PUB - Investigating the Condition Monitoring Potential of Oil Conductivity for Wear Identification in Electro Hydrostatic Actuators
More electric aircrafts are the future of modern personnel and cargo transportation. To achieve this goal, the conventional centralized hydraulic flight control system, which is responsible for the operation of the aircraft, needs to be replaced by decentralized electro-hydraulic actuators (EHA). The conventional hydraulic system consists of a large pump within the airplanes fuselage. To meet safety requirements, the entire system needs to be redundant resulting in additional heavy components. To further reduce fire risk, expensive and hazardous oils are used. To overcome the drawbacks of present systems individual small piston pumps powered by high dynamic electric motors are installed. Two actuators can be installed in close proximity to achieve redundancy and the limited oil volume in each EHA decreases the fire risk and making the need for large volumes of hazardous oil obsolete. Therefore, compared to the conventional system, the complexity can be reduced and safety can be increased at the same time.

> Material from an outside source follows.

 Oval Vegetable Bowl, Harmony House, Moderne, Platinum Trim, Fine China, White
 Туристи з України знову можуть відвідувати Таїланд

Authors, Duensing, Yannick; Richert, Oliver; Schmitz, Katharina
To meet future goals of more electric airplanes conventional hydraulic airplane control systems, consisting of redundant centralized pumps within the airplane’s fuselage, need to be substituted for compact electro-hydraulic actuators (EHA). The capsulated architecture of EHAs results in higher safety due to separate hydraulic circuits, simple practicability of redundancy, decreased maintenance because of simplified error location detection as well as an overall reduction in weight and complexity of the airplane control system. Currently, EHAs are only used as backup devices as the reliability does not achieve normative requirements for a frontline application. Thus, recent studies aim to increase the reliability. The axial piston pump of current EHA is the source of most failures. High dynamic requirements and challenging operation points and environments result in wear of contact pairs such as swash plate/piston shoes, pistons/cylinder block and cylinder block/valve plate. In the scope of the project MODULAR at ifas one goal is to increase the robustness of the contact surfaces. A second goal addresses the topic of developing a condition monitoring approach to constantly track the pumps’ health status. Next to signals such as pressures and temperatures, acceleration and oil status signals describing the actual particle contamination are needed. In this contribution different methods of oil status detection are explained and the method of electric conductivity analysis for condition monitoring is further investigated. Filtered HLP46 is used and impurities in form of metallic powders are added. Furthermore, degraded oil of a disc-on-disc Tribometer test bench is measured and compared.